Two issues that were to haunt the Aboriginal debate in the Northern Territory from the 1950s to the 1990s were
the development of a separate Aboriginal identity, supplementing tribal and regional self-conceptions, and a fear of
Communist influence. These manifestations are clearly observable in the official response to the emergence of the
AHPA. The methods used to handle them stayed remarkably constant for the next 30 years. Attempts were made
to incorporate potential leaders and critics and if that did not work they were distanced. In 1955 Babe became the
first Aborigine employed as a welfare officer in the old Welfare Branch in Darwin.
Babe’s work in the Branch included going on patrols from Maningrida to Port Keats, checking on conditions of
Aboriginal people living on stations, stock camps and tourist enterprises such as Allan Stewart’s Nourlangie; as well
he provided assistance in the Darwin area. In his last 10 years in the Branch he was its representative at funerals.

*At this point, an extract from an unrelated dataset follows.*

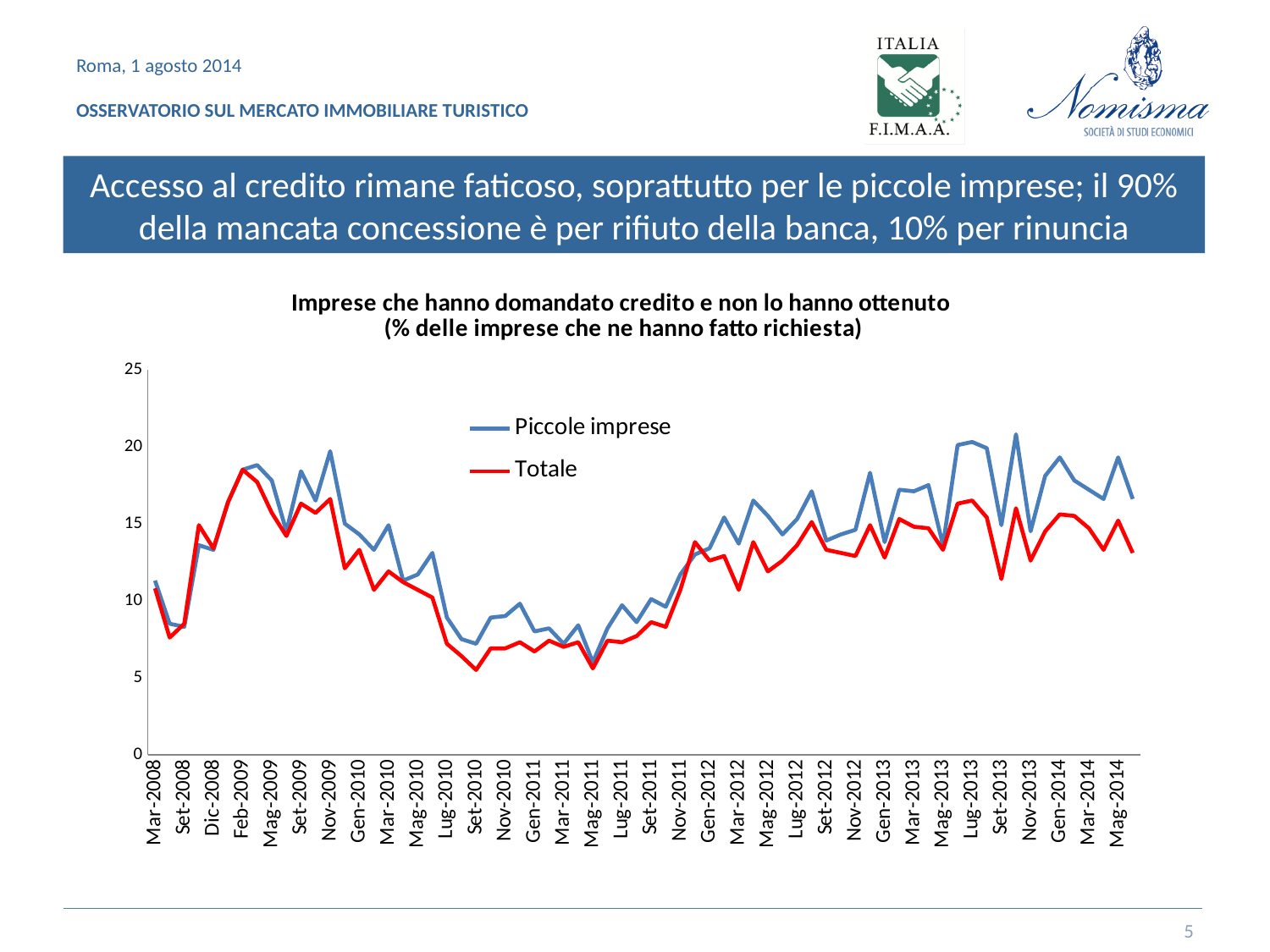
Is the value for Totale at Feb-2009 greater or less than 15? greater Is the value for Totale at Set-2010 greater or less than 10? less What are the two series named in the legend? Piccole imprese and Totale What kind of chart is shown on the slide? line chart Is the value for Totale at Mag-2014 greater or less than 10? greater At Set-2013, which series has the higher value, Piccole imprese or Totale? Piccole imprese Does the Piccole imprese line rise or fall between Feb-2009 and Set-2010? fall Which colour is used for the Totale series? red How many series does the legend list? 2 Does the Totale line rise or fall overall between Set-2010 and Lug-2013? rise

This role was undervalued by many newly arriving ‘professionals’ from the south, who failed to understand the
importance that Aboriginal people placed on this aspect of Babe’s work. It strengthened and extended his contact
with Aboriginal people from all over the Top End. He worked there until his retirement in 1975. During the land
rights struggle, apart from the direct help he could supply through his job in the Welfare Branch, Babe played a
role as elder statesman.
The practice of taking children of partial Aboriginal descent from their Aboriginal family began before the
turn of the century and continued well into the 1980s. By the 1960s the techniques had changed, no longer did
the local policeman just arrive in a camp and round up all the light coloured kids and take them away: fostering
or adoption programs and the Part Aboriginal Education Scheme were the main vehicles used to separate children
from their families. Babe, in his role as a welfare officer, worked to keep families together and to link or reunite
them after separation. His own family had first hand experience of this destructive practice. Nan’s mother had been
taken from her mother Minnie (Missy) who was from Roper River when she was young. Nan would have suffered
a similar fate but for Ada’s relationship with stockman John McLennan. Another way by which children were
removed from their Aboriginal community was through the actions of the non-Aboriginal parent. Nan’s brother
John Farrar had taken Dave to Brisbane and when he became sick Dave was left in a Salvation Army children’s
home. During the 1950’s Babe turned up at their house in Parap with Dave Farrar. Until then Nan had not realised
Dave was alive—he died in Darwin in 1961 from cancer.